| Exercise brief |
Can you copy every record below verbatim, keeping each character and line unchanged?

==== Material for the task

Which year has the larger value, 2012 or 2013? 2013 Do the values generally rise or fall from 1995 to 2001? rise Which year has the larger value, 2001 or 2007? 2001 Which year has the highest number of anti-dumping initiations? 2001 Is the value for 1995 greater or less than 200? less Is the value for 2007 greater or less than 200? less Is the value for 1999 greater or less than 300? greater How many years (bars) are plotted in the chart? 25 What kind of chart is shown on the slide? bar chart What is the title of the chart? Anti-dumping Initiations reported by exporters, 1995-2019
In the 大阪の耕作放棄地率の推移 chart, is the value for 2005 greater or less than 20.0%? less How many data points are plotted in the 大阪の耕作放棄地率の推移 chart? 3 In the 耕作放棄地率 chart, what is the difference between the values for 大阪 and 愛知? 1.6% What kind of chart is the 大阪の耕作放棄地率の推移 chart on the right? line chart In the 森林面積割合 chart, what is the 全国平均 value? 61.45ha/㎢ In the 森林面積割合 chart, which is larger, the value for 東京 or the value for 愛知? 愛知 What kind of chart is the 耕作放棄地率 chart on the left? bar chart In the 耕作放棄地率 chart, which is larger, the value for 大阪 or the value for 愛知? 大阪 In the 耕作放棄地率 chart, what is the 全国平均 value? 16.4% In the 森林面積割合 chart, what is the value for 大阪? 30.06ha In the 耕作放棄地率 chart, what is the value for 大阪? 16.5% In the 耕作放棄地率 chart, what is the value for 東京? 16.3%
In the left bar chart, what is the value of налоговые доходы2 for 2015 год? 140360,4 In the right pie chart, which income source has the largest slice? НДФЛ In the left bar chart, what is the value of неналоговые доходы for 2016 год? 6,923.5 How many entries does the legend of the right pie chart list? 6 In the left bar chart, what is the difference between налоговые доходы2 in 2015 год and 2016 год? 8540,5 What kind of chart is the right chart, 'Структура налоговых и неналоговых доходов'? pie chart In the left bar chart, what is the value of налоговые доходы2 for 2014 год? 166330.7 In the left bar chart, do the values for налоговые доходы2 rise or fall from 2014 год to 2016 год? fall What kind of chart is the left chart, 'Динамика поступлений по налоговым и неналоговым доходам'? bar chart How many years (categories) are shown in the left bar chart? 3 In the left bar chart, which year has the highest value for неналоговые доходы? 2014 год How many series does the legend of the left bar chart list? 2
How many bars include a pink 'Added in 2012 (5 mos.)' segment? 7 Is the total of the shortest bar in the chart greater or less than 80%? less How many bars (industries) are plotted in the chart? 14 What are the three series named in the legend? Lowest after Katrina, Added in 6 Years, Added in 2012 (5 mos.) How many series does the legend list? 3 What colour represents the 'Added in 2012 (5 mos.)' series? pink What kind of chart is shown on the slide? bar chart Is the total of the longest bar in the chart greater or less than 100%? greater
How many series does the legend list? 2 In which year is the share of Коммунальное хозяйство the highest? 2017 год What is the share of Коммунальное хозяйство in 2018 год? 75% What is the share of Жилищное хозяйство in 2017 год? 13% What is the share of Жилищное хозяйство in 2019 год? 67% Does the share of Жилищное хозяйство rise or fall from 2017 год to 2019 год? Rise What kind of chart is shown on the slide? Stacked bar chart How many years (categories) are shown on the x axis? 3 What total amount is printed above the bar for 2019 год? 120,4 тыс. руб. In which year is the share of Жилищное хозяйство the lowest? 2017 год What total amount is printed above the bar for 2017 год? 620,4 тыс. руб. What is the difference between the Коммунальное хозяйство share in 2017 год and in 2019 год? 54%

========

| Your response |
Which year has the larger value, 2012 or 2013? 2013 Do the values generally rise or fall from 1995 to 2001? rise Which year has the larger value, 2001 or 2007? 2001 Which year has the highest number of anti-dumping initiations? 2001 Is the value for 1995 greater or less than 200? less Is the value for 2007 greater or less than 200? less Is the value for 1999 greater or less than 300? greater How many years (bars) are plotted in the chart? 25 What kind of chart is shown on the slide? bar chart What is the title of the chart? Anti-dumping Initiations reported by exporters, 1995-2019
In the 大阪の耕作放棄地率の推移 chart, is the value for 2005 greater or less than 20.0%? less How many data points are plotted in the 大阪の耕作放棄地率の推移 chart? 3 In the 耕作放棄地率 chart, what is the difference between the values for 大阪 and 愛知? 1.6% What kind of chart is the 大阪の耕作放棄地率の推移 chart on the right? line chart In the 森林面積割合 chart, what is the 全国平均 value? 61.45ha/㎢ In the 森林面積割合 chart, which is larger, the value for 東京 or the value for 愛知? 愛知 What kind of chart is the 耕作放棄地率 chart on the left? bar chart In the 耕作放棄地率 chart, which is larger, the value for 大阪 or the value for 愛知? 大阪 In the 耕作放棄地率 chart, what is the 全国平均 value? 16.4% In the 森林面積割合 chart, what is the value for 大阪? 30.06ha In the 耕作放棄地率 chart, what is the value for 大阪? 16.5% In the 耕作放棄地率 chart, what is the value for 東京? 16.3%
In the left bar chart, what is the value of налоговые доходы2 for 2015 год? 140360,4 In the right pie chart, which income source has the largest slice? НДФЛ In the left bar chart, what is the value of неналоговые доходы for 2016 год? 6,923.5 How many entries does the legend of the right pie chart list? 6 In the left bar chart, what is the difference between налоговые доходы2 in 2015 год and 2016 год? 8540,5 What kind of chart is the right chart, 'Структура налоговых и неналоговых доходов'? pie chart In the left bar chart, what is the value of налоговые доходы2 for 2014 год? 166330.7 In the left bar chart, do the values for налоговые доходы2 rise or fall from 2014 год to 2016 год? fall What kind of chart is the left chart, 'Динамика поступлений по налоговым и неналоговым доходам'? bar chart How many years (categories) are shown in the left bar chart? 3 In the left bar chart, which year has the highest value for неналоговые доходы? 2014 год How many series does the legend of the left bar chart list? 2
How many bars include a pink 'Added in 2012 (5 mos.)' segment? 7 Is the total of the shortest bar in the chart greater or less than 80%? less How many bars (industries) are plotted in the chart? 14 What are the three series named in the legend? Lowest after Katrina, Added in 6 Years, Added in 2012 (5 mos.) How many series does the legend list? 3 What colour represents the 'Added in 2012 (5 mos.)' series? pink What kind of chart is shown on the slide? bar chart Is the total of the longest bar in the chart greater or less than 100%? greater
How many series does the legend list? 2 In which year is the share of Коммунальное хозяйство the highest? 2017 год What is the share of Коммунальное хозяйство in 2018 год? 75% What is the share of Жилищное хозяйство in 2017 год? 13% What is the share of Жилищное хозяйство in 2019 год? 67% Does the share of Жилищное хозяйство rise or fall from 2017 год to 2019 год? Rise What kind of chart is shown on the slide? Stacked bar chart How many years (categories) are shown on the x axis? 3 What total amount is printed above the bar for 2019 год? 120,4 тыс. руб. In which year is the share of Жилищное хозяйство the lowest? 2017 год What total amount is printed above the bar for 2017 год? 620,4 тыс. руб. What is the difference between the Коммунальное хозяйство share in 2017 год and in 2019 год? 54%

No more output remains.